I am sorry if I came across arrogant or rude. 

Anyways, I am sure that the good folks at Aker can confirm that due to the current OSV market you probably buy a suitable "vessel platform" for less than USD 100 mio. Although I imagine it would be cheaper just chartering one and then investing in the gathering system; which I guess is where Allseas come in. 

 

The economics of this is much more comparable to the economics of an UDW drillship; probably cheaper. State of the art drillships have in recent years been sold 2nd hand for less than USD 70 mio. https://gcaptain.com/ocean-rig-pays-just-65-million-for-ultra-deepwater-drillship-at-auction/

No offense taken. Offshore isn't my normal playground but I do have something happening there I can't talk about due to NDA. That drillship bargain is unlikely to ever happen again, given that it took a major bankruptcy to pull it off. I'm quite surprised the creditors allowed it to go so cheaply. Just shows what a fustercluck Brazil has become…
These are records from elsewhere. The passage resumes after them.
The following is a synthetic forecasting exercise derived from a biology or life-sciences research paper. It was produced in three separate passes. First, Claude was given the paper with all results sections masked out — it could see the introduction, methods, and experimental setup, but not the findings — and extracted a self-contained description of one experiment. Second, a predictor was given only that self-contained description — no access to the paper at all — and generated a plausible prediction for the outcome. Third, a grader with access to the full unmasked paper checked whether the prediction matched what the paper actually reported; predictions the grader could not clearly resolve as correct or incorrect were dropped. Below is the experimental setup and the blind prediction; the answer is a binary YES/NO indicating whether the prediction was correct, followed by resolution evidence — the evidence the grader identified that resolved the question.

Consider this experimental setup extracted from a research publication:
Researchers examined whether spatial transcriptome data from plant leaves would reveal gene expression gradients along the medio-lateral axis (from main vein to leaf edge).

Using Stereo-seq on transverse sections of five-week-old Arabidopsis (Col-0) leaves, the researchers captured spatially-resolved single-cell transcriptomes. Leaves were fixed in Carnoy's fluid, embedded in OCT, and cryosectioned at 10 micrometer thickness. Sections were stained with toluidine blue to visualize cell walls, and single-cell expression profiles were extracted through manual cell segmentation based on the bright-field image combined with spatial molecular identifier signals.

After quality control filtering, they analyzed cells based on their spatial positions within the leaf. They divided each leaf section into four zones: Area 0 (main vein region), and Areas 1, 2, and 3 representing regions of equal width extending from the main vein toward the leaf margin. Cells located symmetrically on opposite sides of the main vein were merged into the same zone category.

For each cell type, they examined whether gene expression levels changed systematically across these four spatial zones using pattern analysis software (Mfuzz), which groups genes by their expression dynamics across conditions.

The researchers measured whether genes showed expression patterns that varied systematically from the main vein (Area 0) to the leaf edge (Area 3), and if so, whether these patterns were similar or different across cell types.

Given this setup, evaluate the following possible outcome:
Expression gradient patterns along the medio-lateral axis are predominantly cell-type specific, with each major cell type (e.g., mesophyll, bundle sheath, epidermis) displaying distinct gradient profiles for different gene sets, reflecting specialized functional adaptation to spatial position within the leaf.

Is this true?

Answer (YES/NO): NO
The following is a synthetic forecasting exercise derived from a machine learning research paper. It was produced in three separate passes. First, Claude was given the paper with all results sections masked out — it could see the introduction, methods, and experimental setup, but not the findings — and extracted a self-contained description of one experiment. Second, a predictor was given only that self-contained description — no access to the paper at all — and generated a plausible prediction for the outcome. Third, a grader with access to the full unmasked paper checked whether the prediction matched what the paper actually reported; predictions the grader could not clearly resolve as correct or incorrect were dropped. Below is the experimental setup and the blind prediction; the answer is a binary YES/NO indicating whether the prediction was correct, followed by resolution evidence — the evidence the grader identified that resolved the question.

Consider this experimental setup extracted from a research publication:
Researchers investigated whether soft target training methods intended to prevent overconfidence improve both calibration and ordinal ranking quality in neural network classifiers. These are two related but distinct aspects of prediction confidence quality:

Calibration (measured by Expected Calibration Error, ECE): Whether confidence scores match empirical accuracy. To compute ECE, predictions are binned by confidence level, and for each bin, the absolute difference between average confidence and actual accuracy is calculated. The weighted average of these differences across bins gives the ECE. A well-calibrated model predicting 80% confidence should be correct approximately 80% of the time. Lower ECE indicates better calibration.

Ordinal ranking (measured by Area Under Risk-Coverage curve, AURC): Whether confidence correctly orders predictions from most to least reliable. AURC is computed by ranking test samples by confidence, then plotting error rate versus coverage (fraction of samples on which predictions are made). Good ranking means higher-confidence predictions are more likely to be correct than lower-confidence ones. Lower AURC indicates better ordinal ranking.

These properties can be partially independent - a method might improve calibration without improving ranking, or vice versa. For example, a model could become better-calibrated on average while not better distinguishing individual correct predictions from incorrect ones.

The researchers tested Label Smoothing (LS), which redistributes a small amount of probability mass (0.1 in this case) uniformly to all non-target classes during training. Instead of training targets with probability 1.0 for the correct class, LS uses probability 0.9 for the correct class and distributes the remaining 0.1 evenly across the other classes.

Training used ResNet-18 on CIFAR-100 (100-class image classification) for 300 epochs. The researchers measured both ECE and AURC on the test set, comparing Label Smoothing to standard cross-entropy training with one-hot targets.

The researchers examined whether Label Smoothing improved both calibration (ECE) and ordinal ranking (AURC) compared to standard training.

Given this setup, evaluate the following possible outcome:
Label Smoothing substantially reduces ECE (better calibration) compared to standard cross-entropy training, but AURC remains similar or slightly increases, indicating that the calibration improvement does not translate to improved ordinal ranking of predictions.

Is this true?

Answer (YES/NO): NO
I'm guessing since the nodules are only about 4 centimeters thick, a drillship is over kill. My thinking was a custom vessel with station keeping and either room to store or more likely room to process the nodules. Lots of ROV's and crew room. Maybe use a drillship that's being parted out, but almost everything on it is useless for this endeavor. If times are hard in offshore, you should send those guys your resume. I'd probably prefer lithium mining making a mess on the ocean floor than ruining vast swaths of Chile, China and Australia.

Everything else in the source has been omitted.